- [Task instructions]
a) In the passage on the Hindu widow's right to maintenance below, render this sentence in Spanish: "The widow’s right to maintenance, though not an indefeasible right to property, is undoubtedly a ‘pre-existing’ right."
b) Write what comes next in the passage on the Hindu widow's right to maintenance below, starting after its final sentence.

- [Source passage]
┄┄┄┄┄┄┄┄┄┄
6. In Jinnappa Thavannappa Patel v. Smt. Kallavva, , Khemanna executed a will dated January 3, 1980 Whereby he bequeathed his property for life in favour of his wife and after her lifetime to his brother’s son absolutely. In the context of considering whether the widow acquired absolute right in view of section 14(1) of the Hindu Succession Act, the Karnataka High Court held that a Hindu widow has an inherent right of maintenance charged on the properties of her husband and she did not get the rights in the properties for the first time. She was given these properties in lieu of her right to maintenance and she got the property by virtue of a pre-existing right though the document purports to give a restricted right. In Bai Vajia v. Thakorbhai Chelabhai, , while considering the interaction of section 14(1) and section 14(2) of the Hindu Succession Act, the Supreme Court held as follows (headnote) :
“The widow’s right to maintenance, though not an indefeasible right to property, is undoubtedly a ‘pre-existing’ right. It is true that a widow’s claim for maintenance does not ripen into a full-fledged right to property, but nevertheless it is undoubtedly a right which in certain cases can amount to a right to property where it is charged. It cannot be said that where a property is given to a widow in lieu of maintenance, it is given to her for the first time and not in lieu of a pre-existing right. The claim to maintenance, as also the right to claim property in order to maintain herself, is an inherent right conferred by the Hindu law and, therefore, any property given to her in lieu of maintenance is merely in recognition of the claim or right which the widow possessed from before. It cannot be said that such a right has been conferred on her for the first time by virtue of the document concerned and before the existence of the document, the widow had no vestige of a claim or right at all.”
┄┄┄┄┄┄┄┄┄┄
Rows from a dataset:
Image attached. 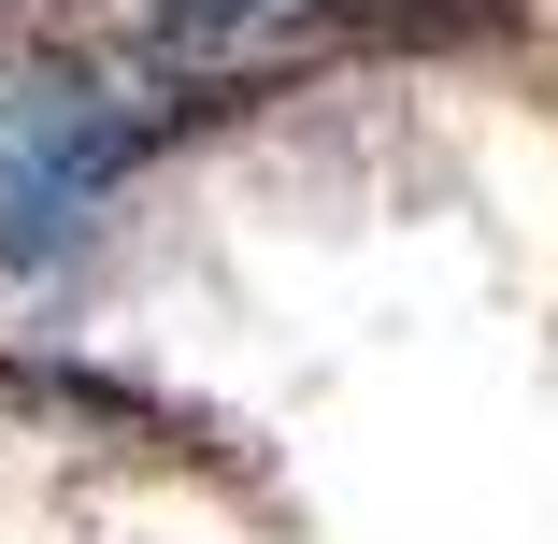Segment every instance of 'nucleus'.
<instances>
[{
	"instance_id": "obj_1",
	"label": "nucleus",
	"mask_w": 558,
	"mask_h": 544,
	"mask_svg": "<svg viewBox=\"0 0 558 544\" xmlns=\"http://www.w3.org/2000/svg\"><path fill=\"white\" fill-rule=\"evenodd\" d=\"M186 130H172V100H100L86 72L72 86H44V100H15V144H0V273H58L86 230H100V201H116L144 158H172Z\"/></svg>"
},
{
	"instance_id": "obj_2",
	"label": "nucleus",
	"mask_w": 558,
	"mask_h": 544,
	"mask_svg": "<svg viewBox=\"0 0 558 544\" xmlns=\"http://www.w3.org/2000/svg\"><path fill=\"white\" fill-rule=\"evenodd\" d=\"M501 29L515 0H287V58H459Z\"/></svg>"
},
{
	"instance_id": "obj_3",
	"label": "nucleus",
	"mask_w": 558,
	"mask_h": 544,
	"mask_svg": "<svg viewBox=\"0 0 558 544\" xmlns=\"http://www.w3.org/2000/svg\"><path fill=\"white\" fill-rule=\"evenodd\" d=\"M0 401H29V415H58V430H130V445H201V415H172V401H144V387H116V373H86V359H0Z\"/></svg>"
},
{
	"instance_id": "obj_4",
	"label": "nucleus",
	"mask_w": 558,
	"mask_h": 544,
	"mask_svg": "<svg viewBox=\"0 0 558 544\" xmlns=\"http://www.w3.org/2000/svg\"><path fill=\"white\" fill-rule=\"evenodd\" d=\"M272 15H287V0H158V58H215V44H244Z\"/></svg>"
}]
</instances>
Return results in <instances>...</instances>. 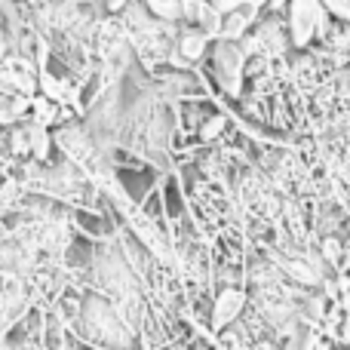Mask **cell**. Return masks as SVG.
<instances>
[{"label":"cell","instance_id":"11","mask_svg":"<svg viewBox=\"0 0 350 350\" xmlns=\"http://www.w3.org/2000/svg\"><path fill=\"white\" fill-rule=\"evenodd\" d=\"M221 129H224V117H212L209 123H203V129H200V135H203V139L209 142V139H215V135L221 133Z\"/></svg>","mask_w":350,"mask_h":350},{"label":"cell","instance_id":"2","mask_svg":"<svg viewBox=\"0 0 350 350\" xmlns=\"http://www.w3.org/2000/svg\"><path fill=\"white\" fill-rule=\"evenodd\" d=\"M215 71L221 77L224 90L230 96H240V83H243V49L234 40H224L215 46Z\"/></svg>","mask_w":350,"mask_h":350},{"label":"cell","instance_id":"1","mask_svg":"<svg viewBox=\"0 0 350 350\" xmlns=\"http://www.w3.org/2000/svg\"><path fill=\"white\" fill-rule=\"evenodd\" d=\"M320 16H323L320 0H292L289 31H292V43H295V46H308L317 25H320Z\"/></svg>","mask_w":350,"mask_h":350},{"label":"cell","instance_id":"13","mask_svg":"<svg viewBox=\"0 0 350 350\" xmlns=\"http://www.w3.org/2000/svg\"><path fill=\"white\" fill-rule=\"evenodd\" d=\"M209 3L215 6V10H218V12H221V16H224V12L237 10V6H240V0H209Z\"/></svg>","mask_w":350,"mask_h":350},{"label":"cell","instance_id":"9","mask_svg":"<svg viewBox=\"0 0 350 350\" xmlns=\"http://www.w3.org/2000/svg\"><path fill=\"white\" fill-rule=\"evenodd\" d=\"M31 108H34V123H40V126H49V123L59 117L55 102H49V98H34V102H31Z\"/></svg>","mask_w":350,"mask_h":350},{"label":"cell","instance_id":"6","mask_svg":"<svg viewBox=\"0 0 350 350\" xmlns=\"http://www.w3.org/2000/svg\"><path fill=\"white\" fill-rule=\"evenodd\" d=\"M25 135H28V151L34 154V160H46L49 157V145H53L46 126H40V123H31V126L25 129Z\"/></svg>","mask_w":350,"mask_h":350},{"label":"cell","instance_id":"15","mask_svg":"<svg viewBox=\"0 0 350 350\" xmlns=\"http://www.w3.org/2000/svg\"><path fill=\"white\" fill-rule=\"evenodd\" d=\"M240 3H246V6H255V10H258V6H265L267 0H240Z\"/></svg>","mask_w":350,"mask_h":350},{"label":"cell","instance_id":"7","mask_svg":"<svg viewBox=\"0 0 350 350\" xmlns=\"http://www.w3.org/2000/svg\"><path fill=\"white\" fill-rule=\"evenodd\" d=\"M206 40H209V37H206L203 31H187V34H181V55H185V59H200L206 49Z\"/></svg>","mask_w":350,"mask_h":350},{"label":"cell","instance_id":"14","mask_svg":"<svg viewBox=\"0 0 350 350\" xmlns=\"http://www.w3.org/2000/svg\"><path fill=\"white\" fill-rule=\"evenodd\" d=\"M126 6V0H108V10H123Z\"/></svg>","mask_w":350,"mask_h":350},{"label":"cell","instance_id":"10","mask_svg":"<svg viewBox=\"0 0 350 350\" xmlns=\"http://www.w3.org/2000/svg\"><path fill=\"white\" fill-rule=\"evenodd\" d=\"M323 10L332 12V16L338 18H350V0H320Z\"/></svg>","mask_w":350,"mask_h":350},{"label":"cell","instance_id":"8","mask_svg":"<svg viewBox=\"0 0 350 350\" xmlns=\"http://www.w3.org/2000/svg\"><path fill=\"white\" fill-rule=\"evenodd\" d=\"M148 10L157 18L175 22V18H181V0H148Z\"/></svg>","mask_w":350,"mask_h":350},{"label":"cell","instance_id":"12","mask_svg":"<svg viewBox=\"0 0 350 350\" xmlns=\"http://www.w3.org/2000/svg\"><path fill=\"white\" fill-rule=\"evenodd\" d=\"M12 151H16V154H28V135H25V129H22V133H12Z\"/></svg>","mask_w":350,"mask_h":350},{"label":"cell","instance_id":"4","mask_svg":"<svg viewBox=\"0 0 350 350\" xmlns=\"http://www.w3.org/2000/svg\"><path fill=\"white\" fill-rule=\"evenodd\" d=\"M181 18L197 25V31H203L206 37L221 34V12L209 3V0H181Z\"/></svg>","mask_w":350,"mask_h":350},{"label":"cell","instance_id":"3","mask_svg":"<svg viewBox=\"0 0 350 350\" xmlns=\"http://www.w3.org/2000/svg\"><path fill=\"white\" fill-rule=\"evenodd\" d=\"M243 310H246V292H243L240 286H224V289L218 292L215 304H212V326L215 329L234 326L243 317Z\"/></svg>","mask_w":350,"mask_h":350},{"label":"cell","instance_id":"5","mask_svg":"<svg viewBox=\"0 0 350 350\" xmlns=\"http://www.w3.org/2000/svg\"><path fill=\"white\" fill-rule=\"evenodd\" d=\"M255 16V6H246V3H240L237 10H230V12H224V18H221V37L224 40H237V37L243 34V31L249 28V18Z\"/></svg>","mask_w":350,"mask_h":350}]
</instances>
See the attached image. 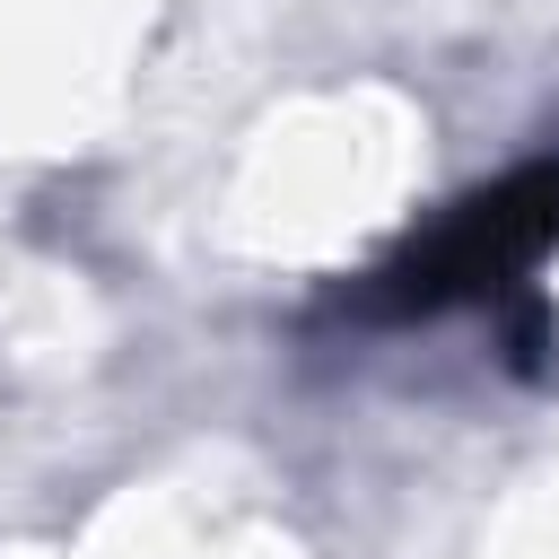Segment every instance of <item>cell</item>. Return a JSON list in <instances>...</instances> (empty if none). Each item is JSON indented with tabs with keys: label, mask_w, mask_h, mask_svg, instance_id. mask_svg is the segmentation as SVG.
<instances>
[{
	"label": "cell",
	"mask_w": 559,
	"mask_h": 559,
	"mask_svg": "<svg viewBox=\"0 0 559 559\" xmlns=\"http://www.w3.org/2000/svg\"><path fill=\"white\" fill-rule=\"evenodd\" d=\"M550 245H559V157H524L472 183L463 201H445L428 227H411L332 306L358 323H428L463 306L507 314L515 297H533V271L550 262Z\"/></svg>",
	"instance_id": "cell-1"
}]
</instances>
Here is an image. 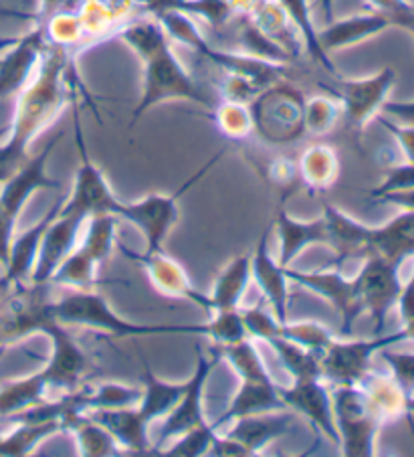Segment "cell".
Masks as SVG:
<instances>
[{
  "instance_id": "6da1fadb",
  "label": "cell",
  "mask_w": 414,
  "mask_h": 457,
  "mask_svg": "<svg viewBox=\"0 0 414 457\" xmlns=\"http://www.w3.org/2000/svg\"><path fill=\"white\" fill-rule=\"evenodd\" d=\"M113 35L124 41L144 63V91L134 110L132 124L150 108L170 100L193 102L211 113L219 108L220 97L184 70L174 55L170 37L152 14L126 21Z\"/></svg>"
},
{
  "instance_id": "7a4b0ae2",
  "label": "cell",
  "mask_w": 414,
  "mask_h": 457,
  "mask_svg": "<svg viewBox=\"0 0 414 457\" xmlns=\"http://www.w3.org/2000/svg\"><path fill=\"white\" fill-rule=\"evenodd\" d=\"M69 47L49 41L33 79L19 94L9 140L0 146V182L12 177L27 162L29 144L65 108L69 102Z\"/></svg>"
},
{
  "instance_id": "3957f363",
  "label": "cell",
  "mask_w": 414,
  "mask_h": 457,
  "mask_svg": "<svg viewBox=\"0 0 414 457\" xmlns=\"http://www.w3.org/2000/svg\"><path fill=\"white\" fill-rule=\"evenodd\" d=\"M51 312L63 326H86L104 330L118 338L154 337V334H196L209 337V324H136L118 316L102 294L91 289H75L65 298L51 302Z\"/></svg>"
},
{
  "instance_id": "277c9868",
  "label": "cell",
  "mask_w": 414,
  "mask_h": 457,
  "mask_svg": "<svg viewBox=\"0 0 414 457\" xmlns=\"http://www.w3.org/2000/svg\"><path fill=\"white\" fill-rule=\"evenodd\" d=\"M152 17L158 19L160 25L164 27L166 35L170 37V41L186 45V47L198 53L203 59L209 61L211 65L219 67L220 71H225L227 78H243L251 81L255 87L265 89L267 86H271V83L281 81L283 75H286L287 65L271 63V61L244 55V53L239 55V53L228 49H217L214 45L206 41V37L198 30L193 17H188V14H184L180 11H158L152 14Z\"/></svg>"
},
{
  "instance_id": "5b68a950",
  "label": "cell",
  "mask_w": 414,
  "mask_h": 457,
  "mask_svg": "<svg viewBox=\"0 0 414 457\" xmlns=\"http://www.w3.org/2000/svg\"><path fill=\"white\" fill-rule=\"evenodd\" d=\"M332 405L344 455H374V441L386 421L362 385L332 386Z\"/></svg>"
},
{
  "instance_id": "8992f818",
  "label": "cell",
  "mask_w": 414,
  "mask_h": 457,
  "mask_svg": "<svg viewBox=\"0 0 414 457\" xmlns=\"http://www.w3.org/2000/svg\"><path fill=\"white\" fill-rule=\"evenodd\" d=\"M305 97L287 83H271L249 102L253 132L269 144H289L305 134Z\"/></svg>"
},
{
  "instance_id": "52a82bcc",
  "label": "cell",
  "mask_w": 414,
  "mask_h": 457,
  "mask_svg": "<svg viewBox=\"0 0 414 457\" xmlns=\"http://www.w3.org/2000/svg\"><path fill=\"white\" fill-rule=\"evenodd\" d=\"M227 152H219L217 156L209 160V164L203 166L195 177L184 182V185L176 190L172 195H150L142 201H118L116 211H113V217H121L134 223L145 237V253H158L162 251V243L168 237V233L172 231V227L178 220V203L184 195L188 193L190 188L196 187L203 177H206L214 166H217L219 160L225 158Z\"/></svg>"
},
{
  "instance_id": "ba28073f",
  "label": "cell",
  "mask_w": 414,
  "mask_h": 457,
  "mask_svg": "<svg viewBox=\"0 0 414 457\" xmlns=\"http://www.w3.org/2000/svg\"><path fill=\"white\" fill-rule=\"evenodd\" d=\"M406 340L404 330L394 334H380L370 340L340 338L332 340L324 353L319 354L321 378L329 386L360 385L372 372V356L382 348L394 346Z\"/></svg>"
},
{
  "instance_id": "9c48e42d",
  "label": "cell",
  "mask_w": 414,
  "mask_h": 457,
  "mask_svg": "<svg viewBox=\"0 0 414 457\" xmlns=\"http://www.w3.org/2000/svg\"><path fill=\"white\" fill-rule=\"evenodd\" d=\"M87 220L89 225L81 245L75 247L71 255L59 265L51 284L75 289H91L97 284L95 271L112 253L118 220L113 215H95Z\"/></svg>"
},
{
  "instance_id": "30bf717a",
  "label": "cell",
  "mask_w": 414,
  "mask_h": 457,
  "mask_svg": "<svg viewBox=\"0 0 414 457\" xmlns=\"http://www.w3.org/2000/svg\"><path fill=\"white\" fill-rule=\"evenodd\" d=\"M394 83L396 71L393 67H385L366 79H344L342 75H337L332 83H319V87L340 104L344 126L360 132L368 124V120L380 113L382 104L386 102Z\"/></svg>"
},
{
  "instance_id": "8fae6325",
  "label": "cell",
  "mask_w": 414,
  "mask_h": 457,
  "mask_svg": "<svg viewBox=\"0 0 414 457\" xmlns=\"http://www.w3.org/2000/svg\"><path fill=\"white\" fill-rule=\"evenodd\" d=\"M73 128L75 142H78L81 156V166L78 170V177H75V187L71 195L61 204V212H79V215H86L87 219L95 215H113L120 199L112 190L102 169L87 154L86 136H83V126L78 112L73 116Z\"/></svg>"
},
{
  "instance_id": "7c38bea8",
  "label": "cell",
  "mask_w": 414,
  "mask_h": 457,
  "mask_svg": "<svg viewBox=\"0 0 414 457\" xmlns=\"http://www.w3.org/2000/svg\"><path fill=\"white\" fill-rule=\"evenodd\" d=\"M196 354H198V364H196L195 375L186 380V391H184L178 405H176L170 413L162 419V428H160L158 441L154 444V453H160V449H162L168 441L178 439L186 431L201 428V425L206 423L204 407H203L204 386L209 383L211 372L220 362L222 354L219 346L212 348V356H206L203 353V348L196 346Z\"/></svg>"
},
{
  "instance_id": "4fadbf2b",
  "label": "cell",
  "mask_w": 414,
┄┄┄┄┄┄┄┄┄┄
- [Solved tasks]
a) El derecho de la viuda a alimentos, aunque no es un derecho irrevocable sobre los bienes, es sin duda un derecho «preexistente».

b)
7. In Manavala Chetty v. Ramanujam Chetty [1971] 1 MLJ 127, the testator under the will apart from other properties bequeathed a right of residence in the house to the wife and no provision had been made with regard to the residuary estate and in the context of considering
whether the widow got absolute right in the house, Ramamurthi J. held as follows :
“The inference is clear that the testator had died intestate with regard to this property except to the limited extent of the right of residence carved out in favour of his wife. When the document is silent, containing no express provision as to what should happen to the property after the death of the wife, evidence of the testator’s intention and his conduct are undoubtedly admissible, as such evidence is obviously not to contradict or vary the provisions of the will. The testator’s intention, as observed earlier, is clearly to the effect that the executors of the trust estate were not to get the house.”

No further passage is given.